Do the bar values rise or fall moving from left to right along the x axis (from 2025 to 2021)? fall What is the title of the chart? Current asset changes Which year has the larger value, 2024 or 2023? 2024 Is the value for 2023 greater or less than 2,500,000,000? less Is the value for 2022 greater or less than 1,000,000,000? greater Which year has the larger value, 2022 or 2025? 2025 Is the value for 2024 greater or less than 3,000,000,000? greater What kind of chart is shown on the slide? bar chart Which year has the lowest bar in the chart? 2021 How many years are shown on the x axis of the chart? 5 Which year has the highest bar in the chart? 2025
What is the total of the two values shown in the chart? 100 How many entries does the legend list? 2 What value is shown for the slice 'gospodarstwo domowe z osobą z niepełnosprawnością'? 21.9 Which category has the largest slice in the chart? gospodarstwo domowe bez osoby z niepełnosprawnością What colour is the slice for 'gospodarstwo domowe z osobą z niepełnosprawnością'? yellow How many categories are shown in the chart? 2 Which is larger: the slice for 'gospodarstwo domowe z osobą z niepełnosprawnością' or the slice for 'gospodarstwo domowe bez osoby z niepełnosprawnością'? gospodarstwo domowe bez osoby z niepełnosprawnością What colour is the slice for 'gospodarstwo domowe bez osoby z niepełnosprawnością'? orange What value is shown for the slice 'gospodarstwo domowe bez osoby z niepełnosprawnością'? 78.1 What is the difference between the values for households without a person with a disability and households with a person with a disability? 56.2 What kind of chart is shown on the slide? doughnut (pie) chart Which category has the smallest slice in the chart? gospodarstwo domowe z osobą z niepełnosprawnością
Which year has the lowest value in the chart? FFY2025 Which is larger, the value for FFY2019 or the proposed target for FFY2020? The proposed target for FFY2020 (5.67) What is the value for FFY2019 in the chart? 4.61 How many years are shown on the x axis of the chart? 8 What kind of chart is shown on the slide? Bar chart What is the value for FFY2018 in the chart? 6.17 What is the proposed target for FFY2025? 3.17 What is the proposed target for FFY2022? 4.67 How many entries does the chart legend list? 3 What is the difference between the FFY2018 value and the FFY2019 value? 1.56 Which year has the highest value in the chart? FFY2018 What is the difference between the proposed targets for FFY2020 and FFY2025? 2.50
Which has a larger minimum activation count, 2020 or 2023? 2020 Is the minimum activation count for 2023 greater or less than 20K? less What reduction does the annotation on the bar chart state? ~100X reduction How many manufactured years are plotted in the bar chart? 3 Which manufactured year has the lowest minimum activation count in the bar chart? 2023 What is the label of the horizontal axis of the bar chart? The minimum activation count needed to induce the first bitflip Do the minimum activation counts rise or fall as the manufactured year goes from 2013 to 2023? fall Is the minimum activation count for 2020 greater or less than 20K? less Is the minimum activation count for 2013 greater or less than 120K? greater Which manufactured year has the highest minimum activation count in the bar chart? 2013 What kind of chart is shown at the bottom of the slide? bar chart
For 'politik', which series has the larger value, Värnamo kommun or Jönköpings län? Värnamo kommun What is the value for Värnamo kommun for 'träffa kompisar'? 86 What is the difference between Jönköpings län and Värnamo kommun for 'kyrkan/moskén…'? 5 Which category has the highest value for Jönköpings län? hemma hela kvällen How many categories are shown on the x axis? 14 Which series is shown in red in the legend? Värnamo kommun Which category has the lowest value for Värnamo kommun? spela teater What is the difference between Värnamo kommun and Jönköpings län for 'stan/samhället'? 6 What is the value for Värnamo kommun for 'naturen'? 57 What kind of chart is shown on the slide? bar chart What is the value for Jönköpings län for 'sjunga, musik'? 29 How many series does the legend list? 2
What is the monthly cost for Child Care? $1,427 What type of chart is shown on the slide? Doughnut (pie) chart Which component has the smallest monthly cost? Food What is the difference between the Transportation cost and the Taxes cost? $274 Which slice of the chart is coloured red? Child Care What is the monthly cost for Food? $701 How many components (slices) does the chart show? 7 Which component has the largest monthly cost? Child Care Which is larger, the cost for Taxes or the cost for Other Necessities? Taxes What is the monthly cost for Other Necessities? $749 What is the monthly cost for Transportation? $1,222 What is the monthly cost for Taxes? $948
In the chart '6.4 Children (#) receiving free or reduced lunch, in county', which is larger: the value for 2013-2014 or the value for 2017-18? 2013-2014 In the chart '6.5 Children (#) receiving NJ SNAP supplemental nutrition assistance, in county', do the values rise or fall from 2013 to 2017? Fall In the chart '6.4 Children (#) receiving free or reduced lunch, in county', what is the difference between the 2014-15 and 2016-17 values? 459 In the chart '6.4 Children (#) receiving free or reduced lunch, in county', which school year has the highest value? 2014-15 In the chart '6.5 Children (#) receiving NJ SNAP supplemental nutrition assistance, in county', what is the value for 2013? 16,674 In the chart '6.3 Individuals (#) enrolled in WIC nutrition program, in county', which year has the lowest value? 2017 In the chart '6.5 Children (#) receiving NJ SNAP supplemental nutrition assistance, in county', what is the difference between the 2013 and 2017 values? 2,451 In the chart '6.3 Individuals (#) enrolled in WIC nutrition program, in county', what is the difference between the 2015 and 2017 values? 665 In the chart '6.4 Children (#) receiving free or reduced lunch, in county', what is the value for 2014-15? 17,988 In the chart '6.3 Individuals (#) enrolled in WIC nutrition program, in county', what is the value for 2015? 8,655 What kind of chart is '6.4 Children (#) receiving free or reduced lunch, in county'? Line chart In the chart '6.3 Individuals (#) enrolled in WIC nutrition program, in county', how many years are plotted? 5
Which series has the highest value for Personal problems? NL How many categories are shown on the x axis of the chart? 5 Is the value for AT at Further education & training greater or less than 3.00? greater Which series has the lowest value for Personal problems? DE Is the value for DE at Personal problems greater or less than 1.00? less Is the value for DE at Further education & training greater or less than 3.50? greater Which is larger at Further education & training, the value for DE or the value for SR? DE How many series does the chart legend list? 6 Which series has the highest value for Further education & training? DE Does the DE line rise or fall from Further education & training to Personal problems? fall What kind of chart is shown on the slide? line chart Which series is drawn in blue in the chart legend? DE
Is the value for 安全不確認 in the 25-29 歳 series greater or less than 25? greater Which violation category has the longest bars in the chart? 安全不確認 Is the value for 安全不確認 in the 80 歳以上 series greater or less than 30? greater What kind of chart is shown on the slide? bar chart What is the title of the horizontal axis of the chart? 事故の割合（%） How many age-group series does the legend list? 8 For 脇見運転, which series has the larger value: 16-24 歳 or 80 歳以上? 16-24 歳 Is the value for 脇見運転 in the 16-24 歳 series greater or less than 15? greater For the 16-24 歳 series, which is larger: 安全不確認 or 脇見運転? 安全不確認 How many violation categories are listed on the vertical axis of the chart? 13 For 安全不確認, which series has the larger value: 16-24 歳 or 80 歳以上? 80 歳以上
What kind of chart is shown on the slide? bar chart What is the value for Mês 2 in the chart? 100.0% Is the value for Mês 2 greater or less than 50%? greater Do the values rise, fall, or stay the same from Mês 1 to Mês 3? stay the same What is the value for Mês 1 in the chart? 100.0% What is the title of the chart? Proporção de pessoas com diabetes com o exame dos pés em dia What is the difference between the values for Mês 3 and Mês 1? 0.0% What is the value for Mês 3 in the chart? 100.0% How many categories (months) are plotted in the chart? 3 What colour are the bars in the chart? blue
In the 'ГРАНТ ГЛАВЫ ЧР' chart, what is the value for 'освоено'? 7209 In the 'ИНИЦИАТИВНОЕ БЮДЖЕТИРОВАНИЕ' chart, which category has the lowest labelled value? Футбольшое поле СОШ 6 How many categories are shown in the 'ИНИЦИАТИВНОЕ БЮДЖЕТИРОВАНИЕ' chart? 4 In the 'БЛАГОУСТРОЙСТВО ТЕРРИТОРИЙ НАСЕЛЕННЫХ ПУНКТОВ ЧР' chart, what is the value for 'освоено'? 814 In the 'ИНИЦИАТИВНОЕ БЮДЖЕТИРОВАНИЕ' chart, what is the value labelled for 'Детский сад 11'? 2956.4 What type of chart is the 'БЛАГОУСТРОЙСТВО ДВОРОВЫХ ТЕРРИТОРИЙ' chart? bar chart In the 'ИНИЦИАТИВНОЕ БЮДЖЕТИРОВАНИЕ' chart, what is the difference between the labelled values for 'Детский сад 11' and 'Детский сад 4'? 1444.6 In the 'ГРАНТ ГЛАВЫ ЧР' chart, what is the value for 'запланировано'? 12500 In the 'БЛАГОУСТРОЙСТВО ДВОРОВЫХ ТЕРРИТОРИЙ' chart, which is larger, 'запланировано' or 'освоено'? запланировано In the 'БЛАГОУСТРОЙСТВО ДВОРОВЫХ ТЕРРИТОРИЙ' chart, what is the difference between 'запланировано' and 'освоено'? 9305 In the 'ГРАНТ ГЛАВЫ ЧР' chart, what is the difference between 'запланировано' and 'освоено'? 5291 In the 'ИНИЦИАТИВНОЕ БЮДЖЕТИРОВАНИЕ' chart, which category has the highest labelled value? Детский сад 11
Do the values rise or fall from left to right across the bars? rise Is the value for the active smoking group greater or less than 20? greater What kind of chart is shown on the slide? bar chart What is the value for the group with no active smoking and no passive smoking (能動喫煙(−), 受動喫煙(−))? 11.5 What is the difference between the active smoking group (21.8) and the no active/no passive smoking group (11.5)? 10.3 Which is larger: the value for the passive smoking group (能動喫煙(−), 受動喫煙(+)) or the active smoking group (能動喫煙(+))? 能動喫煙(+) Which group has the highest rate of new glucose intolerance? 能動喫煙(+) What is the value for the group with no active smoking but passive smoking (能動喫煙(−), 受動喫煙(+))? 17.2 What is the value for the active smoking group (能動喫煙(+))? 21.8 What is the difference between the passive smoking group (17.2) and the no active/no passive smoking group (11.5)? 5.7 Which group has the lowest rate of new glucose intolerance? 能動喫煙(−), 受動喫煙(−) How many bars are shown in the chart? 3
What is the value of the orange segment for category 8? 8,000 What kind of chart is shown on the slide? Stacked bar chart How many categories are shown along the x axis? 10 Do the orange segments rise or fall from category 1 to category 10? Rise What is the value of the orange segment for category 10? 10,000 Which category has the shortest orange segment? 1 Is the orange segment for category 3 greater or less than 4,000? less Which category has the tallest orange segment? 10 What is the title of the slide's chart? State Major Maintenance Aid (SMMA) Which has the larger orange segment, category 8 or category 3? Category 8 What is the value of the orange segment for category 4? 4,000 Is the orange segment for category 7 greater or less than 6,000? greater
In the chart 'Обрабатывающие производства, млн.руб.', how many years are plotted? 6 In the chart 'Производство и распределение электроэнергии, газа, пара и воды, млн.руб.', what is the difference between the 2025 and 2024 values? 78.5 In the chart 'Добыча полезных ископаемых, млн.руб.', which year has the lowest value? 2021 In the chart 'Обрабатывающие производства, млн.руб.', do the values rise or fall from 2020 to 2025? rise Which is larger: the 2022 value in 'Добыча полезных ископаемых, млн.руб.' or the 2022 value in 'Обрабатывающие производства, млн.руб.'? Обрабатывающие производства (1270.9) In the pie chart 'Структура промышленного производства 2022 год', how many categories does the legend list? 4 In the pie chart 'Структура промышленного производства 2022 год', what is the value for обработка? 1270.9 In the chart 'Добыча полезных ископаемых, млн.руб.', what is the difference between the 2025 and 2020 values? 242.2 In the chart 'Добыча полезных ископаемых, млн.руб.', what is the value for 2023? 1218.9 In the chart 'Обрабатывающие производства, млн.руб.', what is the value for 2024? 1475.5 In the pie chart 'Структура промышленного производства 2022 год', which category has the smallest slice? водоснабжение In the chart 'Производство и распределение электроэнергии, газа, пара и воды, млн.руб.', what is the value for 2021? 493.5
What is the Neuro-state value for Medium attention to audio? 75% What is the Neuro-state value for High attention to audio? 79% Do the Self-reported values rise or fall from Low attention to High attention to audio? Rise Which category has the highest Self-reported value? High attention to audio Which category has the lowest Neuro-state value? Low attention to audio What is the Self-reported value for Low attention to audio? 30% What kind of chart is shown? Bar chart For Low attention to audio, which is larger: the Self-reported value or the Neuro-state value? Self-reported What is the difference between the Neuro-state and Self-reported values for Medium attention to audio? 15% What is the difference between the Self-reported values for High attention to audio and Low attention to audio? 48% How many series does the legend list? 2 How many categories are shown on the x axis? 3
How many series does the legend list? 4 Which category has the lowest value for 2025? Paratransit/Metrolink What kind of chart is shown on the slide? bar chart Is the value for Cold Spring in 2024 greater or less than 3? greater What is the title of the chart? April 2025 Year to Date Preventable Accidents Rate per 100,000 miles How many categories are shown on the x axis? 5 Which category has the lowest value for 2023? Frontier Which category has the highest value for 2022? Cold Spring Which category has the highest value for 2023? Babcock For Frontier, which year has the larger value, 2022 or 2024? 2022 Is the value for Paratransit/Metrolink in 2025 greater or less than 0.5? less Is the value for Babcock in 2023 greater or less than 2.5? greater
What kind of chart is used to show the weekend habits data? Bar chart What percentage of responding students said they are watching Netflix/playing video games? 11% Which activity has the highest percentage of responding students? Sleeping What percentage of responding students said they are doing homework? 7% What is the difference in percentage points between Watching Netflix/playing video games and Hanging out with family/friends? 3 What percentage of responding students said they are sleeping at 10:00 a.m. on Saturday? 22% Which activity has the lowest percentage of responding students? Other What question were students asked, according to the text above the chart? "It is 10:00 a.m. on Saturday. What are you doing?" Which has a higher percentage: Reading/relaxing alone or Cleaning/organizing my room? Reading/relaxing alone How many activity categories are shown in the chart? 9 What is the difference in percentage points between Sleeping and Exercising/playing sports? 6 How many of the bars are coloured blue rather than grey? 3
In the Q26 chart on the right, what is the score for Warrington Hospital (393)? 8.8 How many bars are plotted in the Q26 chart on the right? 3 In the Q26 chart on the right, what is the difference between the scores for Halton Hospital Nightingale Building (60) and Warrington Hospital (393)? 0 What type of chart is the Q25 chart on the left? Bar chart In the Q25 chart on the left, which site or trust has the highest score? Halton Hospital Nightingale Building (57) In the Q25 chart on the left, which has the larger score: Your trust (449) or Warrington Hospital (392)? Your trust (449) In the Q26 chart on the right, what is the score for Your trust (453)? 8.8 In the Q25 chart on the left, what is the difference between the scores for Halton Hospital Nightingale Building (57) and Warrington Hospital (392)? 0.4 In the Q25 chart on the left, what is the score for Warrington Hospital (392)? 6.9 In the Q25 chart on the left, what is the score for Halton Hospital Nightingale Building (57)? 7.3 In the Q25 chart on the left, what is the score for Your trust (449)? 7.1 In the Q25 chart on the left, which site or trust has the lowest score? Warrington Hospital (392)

## [Exercise]
Rewrite the records from the beginning through the line that contains "What is the total", putting "graph" wherever "chart" occurs and keeping everything else unchanged. Give only those lines.

## [Answer section]
Do the bar values rise or fall moving from left to right along the x axis (from 2025 to 2021)? fall What is the title of the graph? Current asset changes Which year has the larger value, 2024 or 2023? 2024 Is the value for 2023 greater or less than 2,500,000,000? less Is the value for 2022 greater or less than 1,000,000,000? greater Which year has the larger value, 2022 or 2025? 2025 Is the value for 2024 greater or less than 3,000,000,000? greater What kind of graph is shown on the slide? bar graph Which year has the lowest bar in the graph? 2021 How many years are shown on the x axis of the graph? 5 Which year has the highest bar in the graph? 2025
What is the total of the two values shown in the graph? 100 How many entries does the legend list? 2 What value is shown for the slice 'gospodarstwo domowe z osobą z niepełnosprawnością'? 21.9 Which category has the largest slice in the graph? gospodarstwo domowe bez osoby z niepełnosprawnością What colour is the slice for 'gospodarstwo domowe z osobą z niepełnosprawnością'? yellow How many categories are shown in the graph? 2 Which is larger: the slice for 'gospodarstwo domowe z osobą z niepełnosprawnością' or the slice for 'gospodarstwo domowe bez osoby z niepełnosprawnością'? gospodarstwo domowe bez osoby z niepełnosprawnością What colour is the slice for 'gospodarstwo domowe bez osoby z niepełnosprawnością'? orange What value is shown for the slice 'gospodarstwo domowe bez osoby z niepełnosprawnością'? 78.1 What is the difference between the values for households without a person with a disability and households with a person with a disability? 56.2 What kind of graph is shown on the slide? doughnut (pie) graph Which category has the smallest slice in the graph? gospodarstwo domowe z osobą z niepełnosprawnością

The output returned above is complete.